Shocking Discovery: Brain & Lymphatic System Connected by Hidden Vessels
Researchers at the University of Virginia recently made a discovery that will change the way physicians view the central nervous system forever. For decades, people believed that the brain and the lymphatic system were two separate, unconnected systems. But now, new research published in Nature suggests just the opposite; Scientists discovered a hidden system of vessels in the body that directly connect the brain and the lymphatic system.
The breakthrough came after researchers noticed vessel-like patterns in the distribution of immune cells dissected from the brain membranes of mice. They tested the slide for lymphatic vessels, and just like that, uncovered a hidden system.
The vessels connecting the brain to the lymphatic system follow the path of a large blood vessel down the sinuses, a spot that is rather difficult to image, which is one reason they may have escaped detection until now.

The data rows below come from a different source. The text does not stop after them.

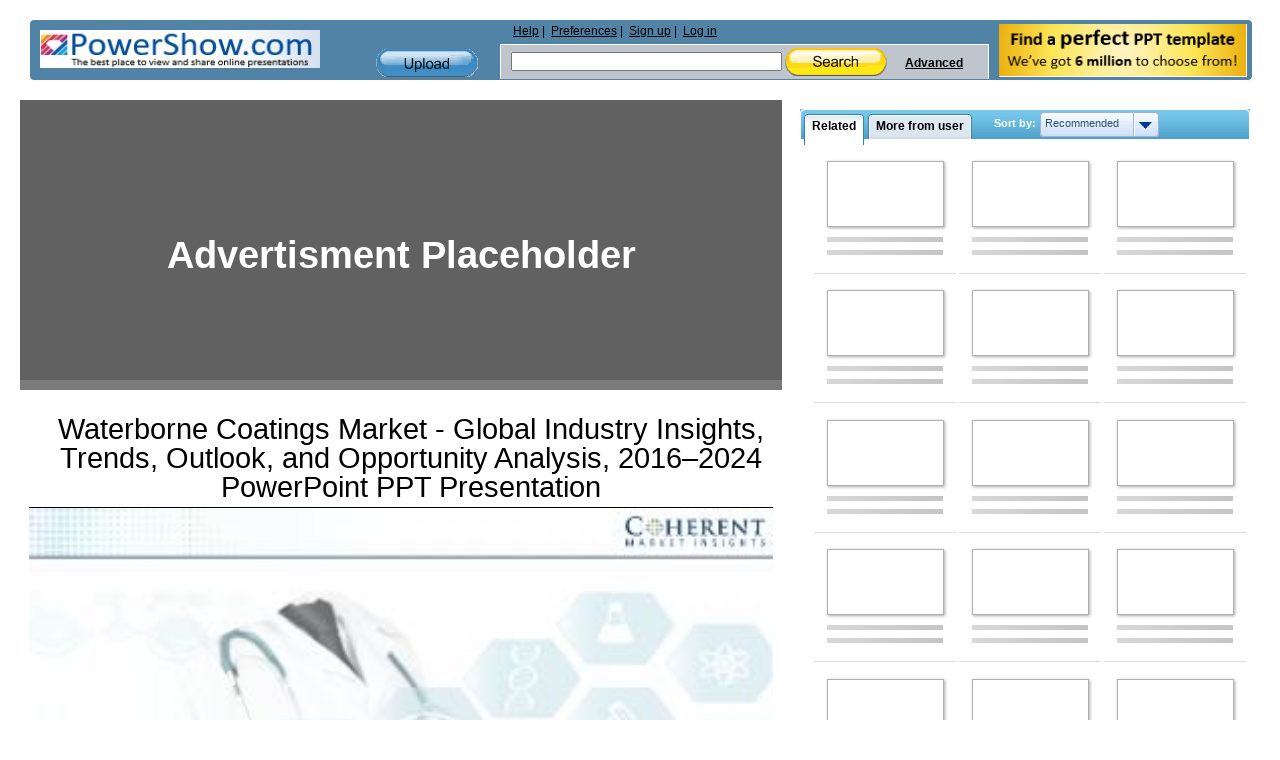

--- FILE ---
content_type: text/html; charset=utf-8
request_url: https://www.google.com/recaptcha/api2/aframe
body_size: 267
content:
<!DOCTYPE HTML><html><head><meta http-equiv="content-type" content="text/html; charset=UTF-8"></head><body><script nonce="XNIhi_4Vs7tQBSpWJ2aNuw">/** Anti-fraud and anti-abuse applications only. See google.com/recaptcha */ try{var clients={'sodar':'https://pagead2.googlesyndication.com/pagead/sodar?'};window.addEventListener("message",function(a){try{if(a.source===window.parent){var b=JSON.parse(a.data);var c=clients[b['id']];if(c){var d=document.createElement('img');d.src=c+b['params']+'&rc='+(localStorage.getItem("rc::a")?sessionStorage.getItem("rc::b"):"");window.document.body.appendChild(d);sessionStorage.setItem("rc::e",parseInt(sessionStorage.getItem("rc::e")||0)+1);localStorage.setItem("rc::h",'1767047460383');}}}catch(b){}});window.parent.postMessage("_grecaptcha_ready", "*");}catch(b){}</script></body></html>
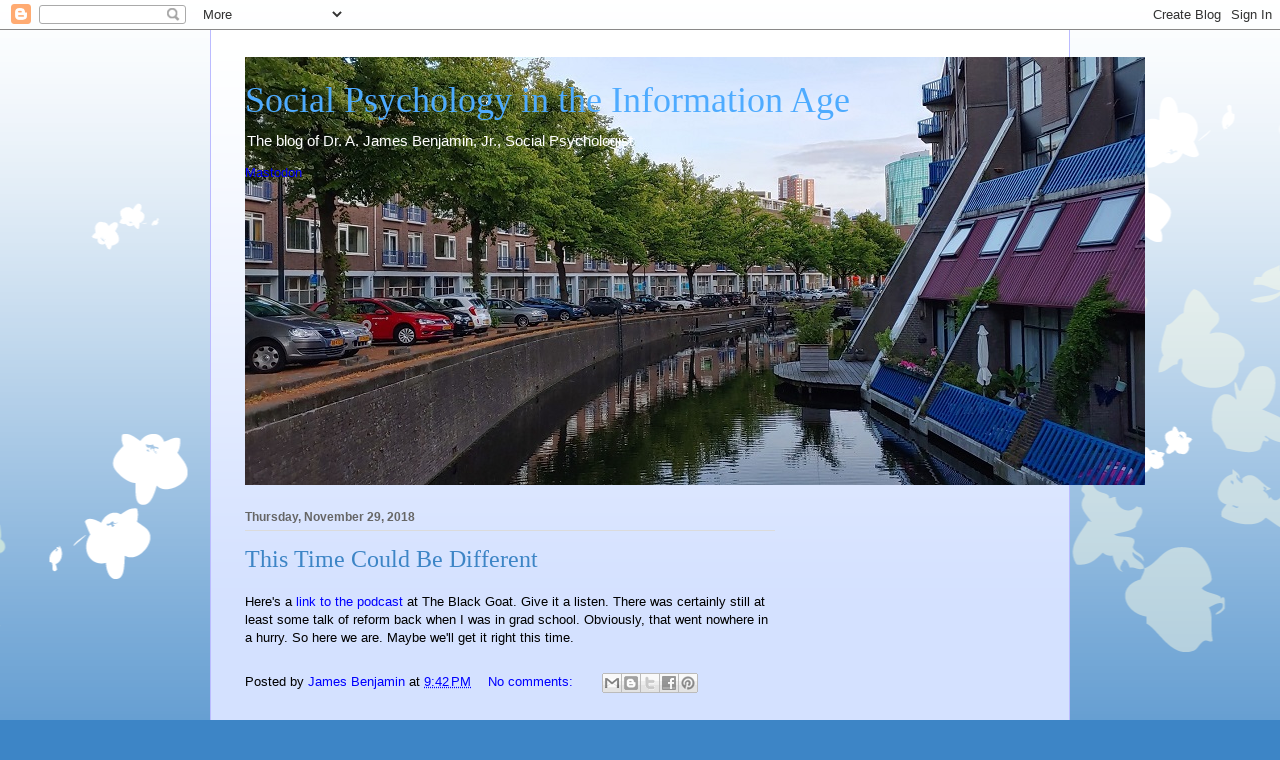

--- FILE ---
content_type: text/html; charset=utf-8
request_url: https://www.google.com/recaptcha/api2/aframe
body_size: 267
content:
<!DOCTYPE HTML><html><head><meta http-equiv="content-type" content="text/html; charset=UTF-8"></head><body><script nonce="Lx07Lci-e86pgFFrBFRGPw">/** Anti-fraud and anti-abuse applications only. See google.com/recaptcha */ try{var clients={'sodar':'https://pagead2.googlesyndication.com/pagead/sodar?'};window.addEventListener("message",function(a){try{if(a.source===window.parent){var b=JSON.parse(a.data);var c=clients[b['id']];if(c){var d=document.createElement('img');d.src=c+b['params']+'&rc='+(localStorage.getItem("rc::a")?sessionStorage.getItem("rc::b"):"");window.document.body.appendChild(d);sessionStorage.setItem("rc::e",parseInt(sessionStorage.getItem("rc::e")||0)+1);localStorage.setItem("rc::h",'1768435365580');}}}catch(b){}});window.parent.postMessage("_grecaptcha_ready", "*");}catch(b){}</script></body></html>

Lymphatic System Carries Out Waste, Toxins
The lymphatic system is comprised of tissues and organs that allow your body to get rid of waste, toxins, and any other compounds you don’t want around. It plays a vital role in immune function, both because of its elimination abilities and because it transports lymph, a fluid which contains white blood cells, around the body.
What It Means for Neurodegenerative Diseases
This discovery creates an entirely new way of looking at neurodegenerative diseases like Alzheimer’s because doctors and researchers must now consider the role the immune system may play in actually creating the disease environment, not just responding to it.
Take the example of protein accumulation in the brain of people with Alzheimer’s disease – what if it’s the job of these lymphatic vessels to carry away excess protein? Until now, science said these vessels didn’t exist. Clearly, this new discovery has opened the door for a whole new body of research to emerge, and scientists have a lot of work to do.
A Humbling Discovery
Not only is this new discovery an exciting advancement in the study of neurodegenerative diseases, it is also a humbling reminder for the researchers involved. One team member relayed his astonishment: “I really did not believe there are structures in the body that we are not aware of,” he said. “I thought the body was mapped.”
As it turns out, there will always be room for new discoveries, even when science seems to have explained it all away.